For more information on how to use temporal-sql-tool, please refer to the documentation: https://docs.temporal.io/references/commands#temporal-sql-tool

dhiaayachi commented 2 weeks ago

Thanks for reporting this issue!

The logs show that the Temporal SQL tool is unable to connect to the database and is trying to use the default names, postgres and defaultdb.

The issue is that in your Helm chart, you are not providing the SQL_DATABASE value to the init container. This means that the container is trying to connect to a database named postgres, and since the connection fails, the tool tries the default names postgres and defaultdb.

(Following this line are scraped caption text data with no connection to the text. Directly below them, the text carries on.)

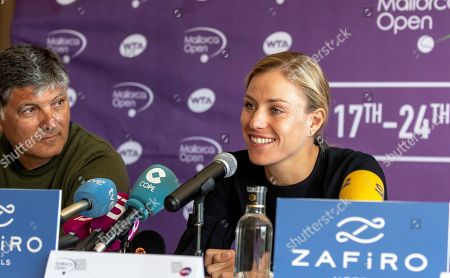 German tennis player Angelique Kerber (R) and tennis coach Toni Nadal (L) attend a press conference on occasion of the presentation of Mallorca Open tennis tournament in Palma de Mallorca, Balearic Islands, Spain, 10 April 2018. The third edition of Mallorca Tennis Open runs from 17 June until 24 June 2018 in Santa Ponsa.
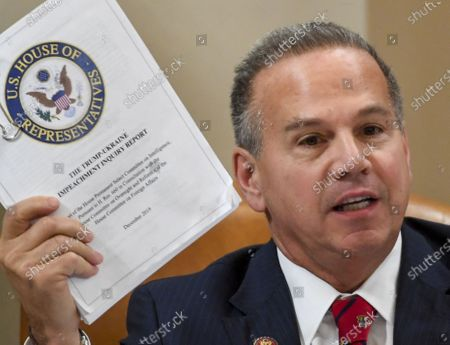 United States Representative David Cicilline (Democrat of Rhode Island), holds up a copy of the Trump-Ukraine Impeachment inquiry report during a US House Judiciary Committee markup of Articles of Impeachment against President Donald Trump at the Longworth House Office Building in Washington, DC.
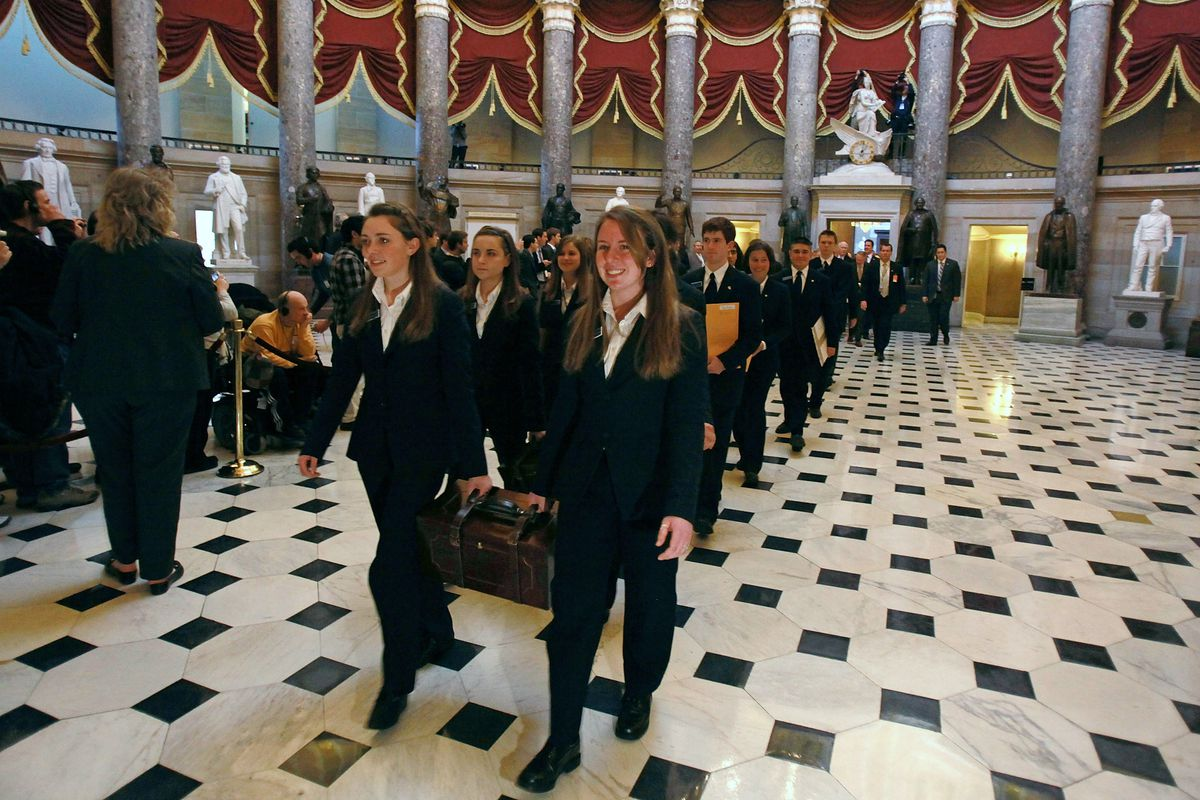 US Senate Pages carry ballot boxes through Statuary Hall toward the House Chamber so electoral votes can be counted.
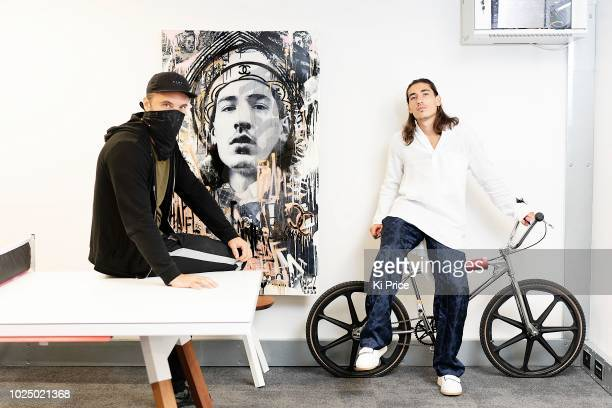 London artist Endless presents Arsenal player Hector Bellerin with a painting of himself on August 28 2018 in London England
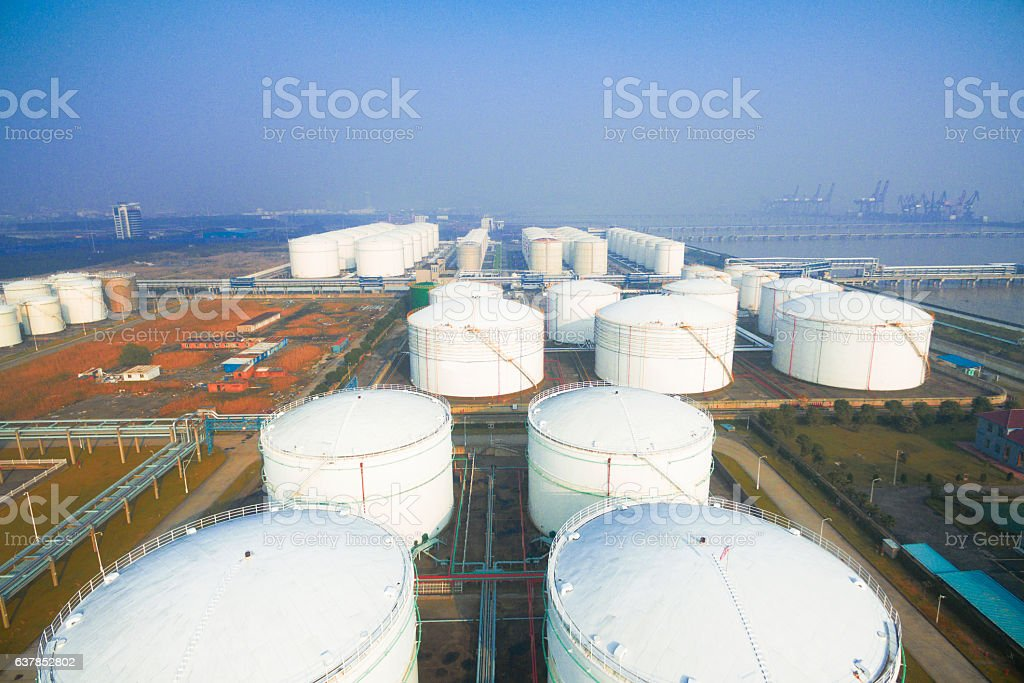 oil containers in modern refinery plant in blue sky stock photo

To resolve this issue, update your Helm chart to provide the SQL_DATABASE value to the init container as follows:

- command:
    - temporal-sql-tool
    - create-database
  env:
    - name: SQL_PLUGIN
      value: postgres12
    - name: SQL_HOST
      value: 10.63.7.94
    - name: SQL_PORT
      value: "5432"
    - name: SQL_DATABASE
      value: citus  # This is the value you need to provide. 
    - name: SQL_USER
      value: citus
    - name: SQL_PASSWORD
      valueFrom:
        secretKeyRef:
          key: password
          name: temporal-default-store
  image: temporalio/admin-tools:1.24.2-tctl-1.18.1-cli-0.13.0
  imagePullPolicy: IfNotPresent
  name: create-default-store
  resources: {}
  terminationMessagePath: /dev/termination-log
  terminationMessagePolicy: File
  volumeMounts:
  - mountPath: /var/run/secrets/kubernetes.io/serviceaccount
    name: kube-api-access-lxgvw
    readOnly: true

With this change, the init container will now be able to connect to the citus database as expected.

dhiaayachi commented 2 weeks ago

Thanks for reporting the issue. It appears that you are missing the connection information for the SQL Host. The SQL Host in the helm chart is not configured, but instead is referenced as 0.0.0.0 in the helm values. To resolve the issue, you'll need to replace 0.0.0.0 with the correct IP address of your Postgres host (which is 10.63.7.94).

Here's how you can update the helm values file:

  1. Edit the helm values file:
    kubectl edit configmap -n your-namespace temporal-server -o yaml 
  2. Change the host parameter in the persistence and visibility configuration to 10.63.7.94:
values:
    cassandra:
      enabled: false
    prometheus:
      enabled: false
    elasticsearch:
      enabled: false
    grafana:
      enabled: false
    server:
      config:
        persistence:
          default:
            driver: "sql"
            sql:
              driver: "postgres12"
              host: 10.63.7.94 # replaced 0.0.0.0 with the correct IP address
              port: 5432
              database: citus
              user: citus
              password: blah #omited
              maxConns: 20
              maxConnLifetime: "1h"

          visibility:
            driver: "sql"

            sql:
              driver: "postgres12"
              host: 10.63.7.94 # replaced 0.0.0.0 with the correct IP address
              port: 5432
              database: citus
              user: citus
              password: blah #omited
              maxConns: 20
              maxConnLifetime: "1h"
  1. Save the changes to the file.

After these changes are applied, your Temporal server should be able to connect to the Postgres database.